(Beginning of Excerpted data)

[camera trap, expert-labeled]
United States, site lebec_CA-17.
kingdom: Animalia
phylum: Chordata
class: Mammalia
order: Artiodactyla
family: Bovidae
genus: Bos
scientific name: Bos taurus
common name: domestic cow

(End of Excerpted data)
(Beginning of Excerpted data)

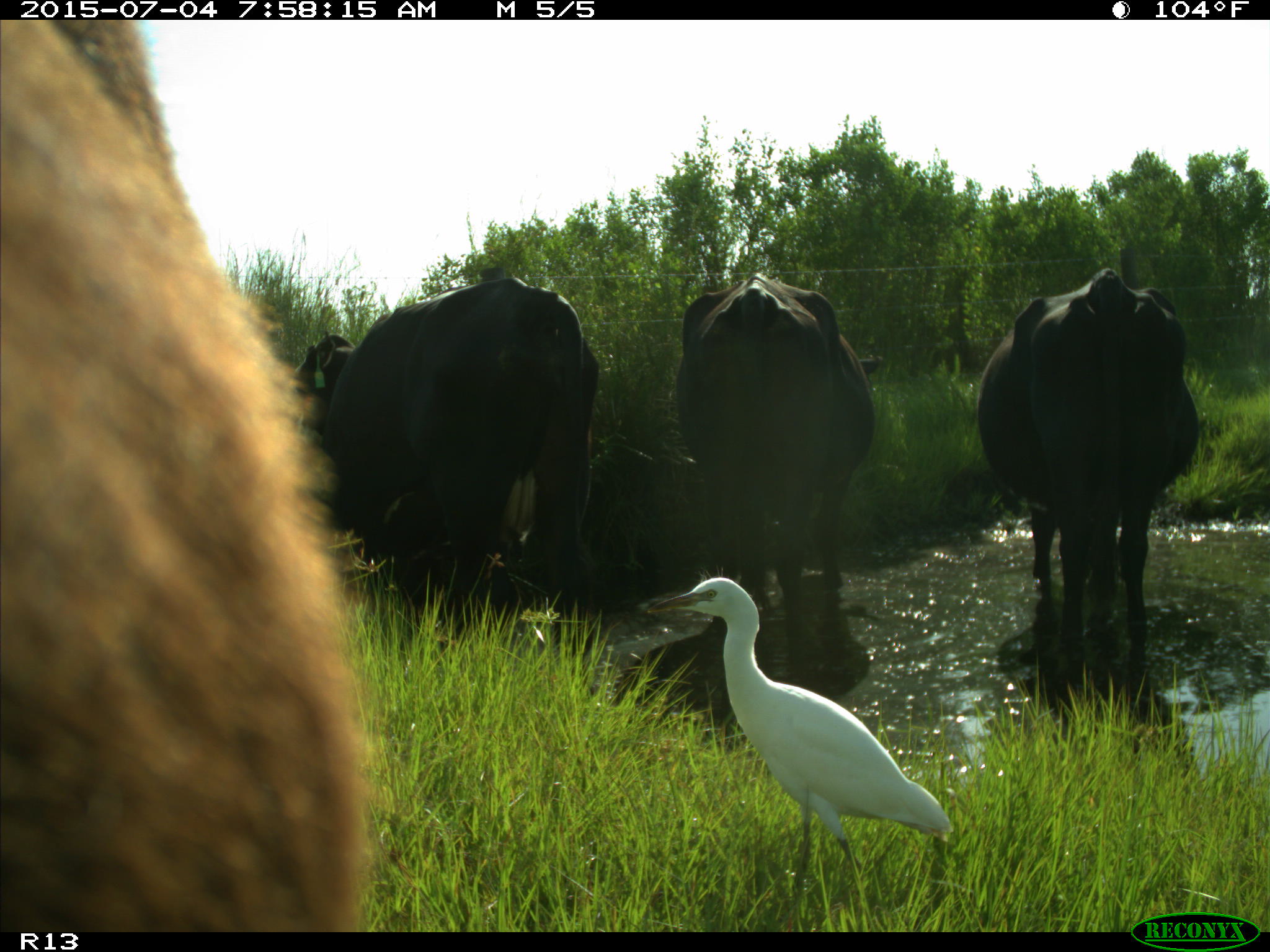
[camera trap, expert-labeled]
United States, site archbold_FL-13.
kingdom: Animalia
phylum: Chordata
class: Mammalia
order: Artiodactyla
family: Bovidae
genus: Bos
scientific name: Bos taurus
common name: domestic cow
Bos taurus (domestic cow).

(End of Excerpted data)

Copy here each line of the preceding records with "United" in it.

United States, site lebec_CA-17.
United States, site archbold_FL-13.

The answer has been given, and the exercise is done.